◆ **REQUIREMENT**: Express the lines starting at the one containing "At what distance from" and ending at the final line of the items as a Markdown table with the columns Row and Line, leaving out any blank lines.

◆ **INPUT MATERIAL**:
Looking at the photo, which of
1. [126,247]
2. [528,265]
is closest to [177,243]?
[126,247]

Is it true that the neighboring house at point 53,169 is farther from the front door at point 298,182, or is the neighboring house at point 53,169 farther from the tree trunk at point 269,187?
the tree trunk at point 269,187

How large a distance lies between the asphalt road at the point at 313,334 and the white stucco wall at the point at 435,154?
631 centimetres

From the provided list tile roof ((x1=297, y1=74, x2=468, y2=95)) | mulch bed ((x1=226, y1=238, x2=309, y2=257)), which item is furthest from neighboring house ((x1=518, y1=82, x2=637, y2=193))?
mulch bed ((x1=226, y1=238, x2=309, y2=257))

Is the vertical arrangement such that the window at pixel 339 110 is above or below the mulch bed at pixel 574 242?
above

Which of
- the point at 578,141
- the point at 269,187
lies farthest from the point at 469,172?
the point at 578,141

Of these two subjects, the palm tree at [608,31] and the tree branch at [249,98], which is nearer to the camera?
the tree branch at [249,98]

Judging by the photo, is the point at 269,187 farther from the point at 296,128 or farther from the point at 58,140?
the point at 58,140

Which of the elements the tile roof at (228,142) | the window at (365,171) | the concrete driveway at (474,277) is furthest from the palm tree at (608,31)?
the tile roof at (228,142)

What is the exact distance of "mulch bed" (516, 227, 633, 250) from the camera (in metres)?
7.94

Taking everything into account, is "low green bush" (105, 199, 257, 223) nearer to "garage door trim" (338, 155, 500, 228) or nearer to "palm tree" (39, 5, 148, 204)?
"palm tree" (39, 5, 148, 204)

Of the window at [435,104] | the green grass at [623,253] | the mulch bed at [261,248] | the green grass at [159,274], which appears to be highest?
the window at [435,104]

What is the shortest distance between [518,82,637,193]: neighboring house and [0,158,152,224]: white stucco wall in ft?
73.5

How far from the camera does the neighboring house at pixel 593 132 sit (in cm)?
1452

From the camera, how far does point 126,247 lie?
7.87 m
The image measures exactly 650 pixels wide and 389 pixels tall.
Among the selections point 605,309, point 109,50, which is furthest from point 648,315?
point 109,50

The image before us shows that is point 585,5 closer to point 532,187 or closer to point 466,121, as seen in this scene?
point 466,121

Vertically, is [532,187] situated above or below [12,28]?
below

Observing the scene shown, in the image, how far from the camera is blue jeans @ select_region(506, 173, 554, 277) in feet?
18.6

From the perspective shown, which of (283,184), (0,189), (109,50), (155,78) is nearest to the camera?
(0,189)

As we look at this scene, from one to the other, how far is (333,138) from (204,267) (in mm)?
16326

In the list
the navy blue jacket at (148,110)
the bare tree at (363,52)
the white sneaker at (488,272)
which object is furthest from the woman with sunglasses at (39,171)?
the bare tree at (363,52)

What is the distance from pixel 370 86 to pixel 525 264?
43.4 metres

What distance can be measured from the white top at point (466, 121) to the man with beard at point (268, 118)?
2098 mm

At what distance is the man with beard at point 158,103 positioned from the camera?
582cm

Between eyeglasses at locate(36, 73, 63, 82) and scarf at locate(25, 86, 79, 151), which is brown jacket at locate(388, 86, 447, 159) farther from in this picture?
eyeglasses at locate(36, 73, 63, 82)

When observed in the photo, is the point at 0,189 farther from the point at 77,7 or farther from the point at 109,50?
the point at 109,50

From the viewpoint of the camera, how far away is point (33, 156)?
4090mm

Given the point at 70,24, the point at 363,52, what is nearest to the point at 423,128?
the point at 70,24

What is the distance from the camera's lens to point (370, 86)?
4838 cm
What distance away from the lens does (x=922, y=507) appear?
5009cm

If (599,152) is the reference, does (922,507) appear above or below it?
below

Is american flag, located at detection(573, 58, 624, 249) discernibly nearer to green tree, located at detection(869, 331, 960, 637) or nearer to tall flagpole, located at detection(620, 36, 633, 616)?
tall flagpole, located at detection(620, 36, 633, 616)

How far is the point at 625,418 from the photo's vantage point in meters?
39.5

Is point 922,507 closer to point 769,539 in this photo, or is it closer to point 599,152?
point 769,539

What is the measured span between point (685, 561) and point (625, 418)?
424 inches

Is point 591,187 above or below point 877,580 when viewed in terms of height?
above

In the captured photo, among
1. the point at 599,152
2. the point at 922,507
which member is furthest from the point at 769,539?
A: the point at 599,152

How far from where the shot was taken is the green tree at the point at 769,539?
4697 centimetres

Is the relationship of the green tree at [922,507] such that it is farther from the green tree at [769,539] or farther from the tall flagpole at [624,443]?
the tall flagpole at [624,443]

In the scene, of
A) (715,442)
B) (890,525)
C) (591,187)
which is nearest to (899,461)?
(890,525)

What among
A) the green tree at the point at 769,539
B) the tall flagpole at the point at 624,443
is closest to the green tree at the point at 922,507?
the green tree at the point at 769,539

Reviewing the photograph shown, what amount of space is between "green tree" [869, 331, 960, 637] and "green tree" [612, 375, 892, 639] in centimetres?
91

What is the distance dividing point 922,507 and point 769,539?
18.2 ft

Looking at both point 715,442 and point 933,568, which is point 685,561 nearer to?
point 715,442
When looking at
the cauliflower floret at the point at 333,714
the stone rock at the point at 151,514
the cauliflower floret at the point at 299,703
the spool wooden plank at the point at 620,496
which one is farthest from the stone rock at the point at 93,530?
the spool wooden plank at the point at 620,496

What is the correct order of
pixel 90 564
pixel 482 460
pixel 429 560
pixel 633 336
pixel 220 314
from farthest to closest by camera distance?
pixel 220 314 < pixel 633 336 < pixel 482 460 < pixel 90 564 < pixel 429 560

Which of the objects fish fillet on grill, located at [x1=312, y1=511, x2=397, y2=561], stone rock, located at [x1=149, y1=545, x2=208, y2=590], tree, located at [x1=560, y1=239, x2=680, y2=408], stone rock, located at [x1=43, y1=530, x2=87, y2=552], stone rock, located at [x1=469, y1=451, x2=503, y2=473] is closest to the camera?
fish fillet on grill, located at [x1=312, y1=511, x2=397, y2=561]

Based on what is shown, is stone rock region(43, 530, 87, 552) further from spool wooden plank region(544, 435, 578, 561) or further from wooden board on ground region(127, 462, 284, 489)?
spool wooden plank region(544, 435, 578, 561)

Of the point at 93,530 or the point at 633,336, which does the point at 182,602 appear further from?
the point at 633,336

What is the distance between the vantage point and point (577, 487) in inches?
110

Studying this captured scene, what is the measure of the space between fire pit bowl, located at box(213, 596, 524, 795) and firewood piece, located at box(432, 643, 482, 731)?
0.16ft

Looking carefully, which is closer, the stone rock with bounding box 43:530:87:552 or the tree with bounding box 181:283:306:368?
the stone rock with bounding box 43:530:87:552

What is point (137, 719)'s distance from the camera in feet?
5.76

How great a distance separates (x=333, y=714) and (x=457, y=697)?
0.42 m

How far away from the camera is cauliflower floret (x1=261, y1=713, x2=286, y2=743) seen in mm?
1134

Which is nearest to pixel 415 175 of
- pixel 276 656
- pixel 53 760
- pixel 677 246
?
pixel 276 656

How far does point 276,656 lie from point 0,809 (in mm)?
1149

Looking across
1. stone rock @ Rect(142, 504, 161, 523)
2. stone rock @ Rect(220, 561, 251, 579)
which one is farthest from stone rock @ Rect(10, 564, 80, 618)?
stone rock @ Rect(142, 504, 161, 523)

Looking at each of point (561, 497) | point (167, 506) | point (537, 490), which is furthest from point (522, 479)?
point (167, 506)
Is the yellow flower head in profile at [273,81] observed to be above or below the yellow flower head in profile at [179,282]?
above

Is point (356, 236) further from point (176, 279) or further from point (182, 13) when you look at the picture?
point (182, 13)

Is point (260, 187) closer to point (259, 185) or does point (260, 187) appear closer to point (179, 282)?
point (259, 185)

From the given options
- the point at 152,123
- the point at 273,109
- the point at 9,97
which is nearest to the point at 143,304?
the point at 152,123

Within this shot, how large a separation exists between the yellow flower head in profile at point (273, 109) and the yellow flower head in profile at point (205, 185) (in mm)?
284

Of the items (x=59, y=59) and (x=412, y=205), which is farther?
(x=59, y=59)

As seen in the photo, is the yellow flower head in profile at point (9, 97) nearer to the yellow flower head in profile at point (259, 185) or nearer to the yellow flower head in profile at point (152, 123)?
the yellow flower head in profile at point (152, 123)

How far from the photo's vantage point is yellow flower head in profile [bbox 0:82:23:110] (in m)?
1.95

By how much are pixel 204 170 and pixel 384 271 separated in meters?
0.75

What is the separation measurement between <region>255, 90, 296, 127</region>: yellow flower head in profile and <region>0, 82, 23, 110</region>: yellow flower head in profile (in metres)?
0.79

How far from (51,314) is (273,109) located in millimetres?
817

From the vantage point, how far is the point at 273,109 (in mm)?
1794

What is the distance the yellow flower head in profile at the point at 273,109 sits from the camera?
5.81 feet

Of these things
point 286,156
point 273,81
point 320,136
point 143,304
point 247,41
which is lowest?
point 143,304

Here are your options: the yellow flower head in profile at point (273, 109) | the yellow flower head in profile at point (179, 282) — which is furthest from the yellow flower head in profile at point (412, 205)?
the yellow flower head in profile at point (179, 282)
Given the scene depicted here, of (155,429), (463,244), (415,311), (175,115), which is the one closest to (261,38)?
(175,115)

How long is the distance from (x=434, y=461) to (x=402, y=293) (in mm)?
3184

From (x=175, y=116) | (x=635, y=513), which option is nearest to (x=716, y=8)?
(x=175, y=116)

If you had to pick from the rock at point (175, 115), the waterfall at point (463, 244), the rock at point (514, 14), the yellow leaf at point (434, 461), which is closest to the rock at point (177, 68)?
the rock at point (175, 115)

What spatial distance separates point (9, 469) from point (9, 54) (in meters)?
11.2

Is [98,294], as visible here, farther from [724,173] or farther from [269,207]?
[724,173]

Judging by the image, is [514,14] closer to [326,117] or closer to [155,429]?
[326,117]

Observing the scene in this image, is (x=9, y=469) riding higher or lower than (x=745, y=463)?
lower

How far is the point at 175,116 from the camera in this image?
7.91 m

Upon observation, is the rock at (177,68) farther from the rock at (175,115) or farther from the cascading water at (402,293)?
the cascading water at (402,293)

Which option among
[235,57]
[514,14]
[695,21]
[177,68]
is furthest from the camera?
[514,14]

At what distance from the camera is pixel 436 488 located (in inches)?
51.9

◆ **ANSWER TO THE PROBLEM**:
| Row | Line |
|---|---|
| 1 | At what distance from the camera is pixel 436 488 located (in inches)? |
| 2 | 51.9 |